PROBLEM REQUIREMENTS => Reproduce the records word for word, apart from the images they contain.

(Collected data entries)
==========

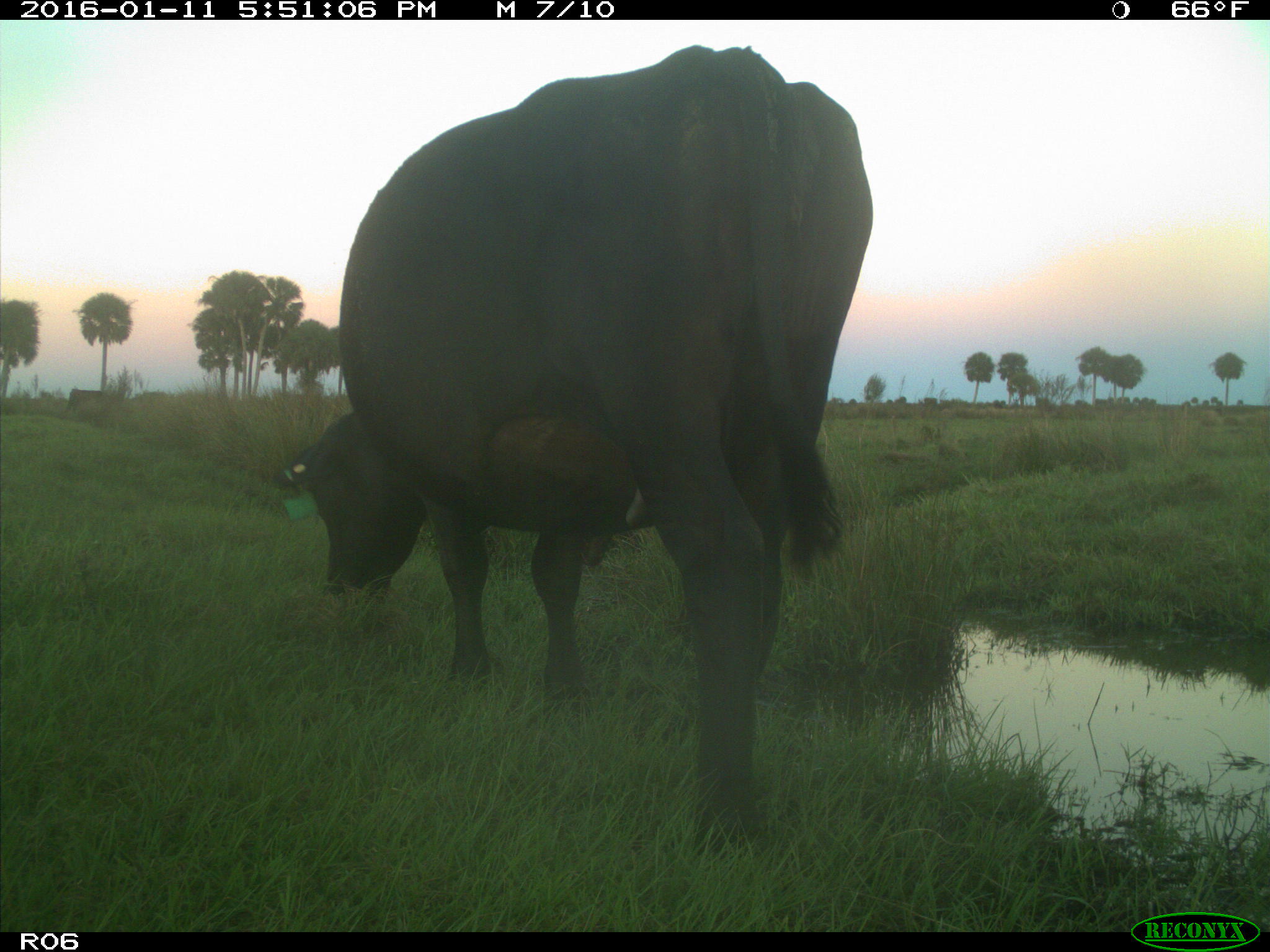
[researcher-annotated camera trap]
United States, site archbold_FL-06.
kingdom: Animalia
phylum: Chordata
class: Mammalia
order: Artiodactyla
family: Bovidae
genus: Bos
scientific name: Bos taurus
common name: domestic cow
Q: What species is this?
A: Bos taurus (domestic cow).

==========

WRITTEN SOLUTION =>
[researcher-annotated camera trap]
United States, site archbold_FL-06.
kingdom: Animalia
phylum: Chordata
class: Mammalia
order: Artiodactyla
family: Bovidae
genus: Bos
scientific name: Bos taurus
common name: domestic cow
Q: What species is this?
A: Bos taurus (domestic cow).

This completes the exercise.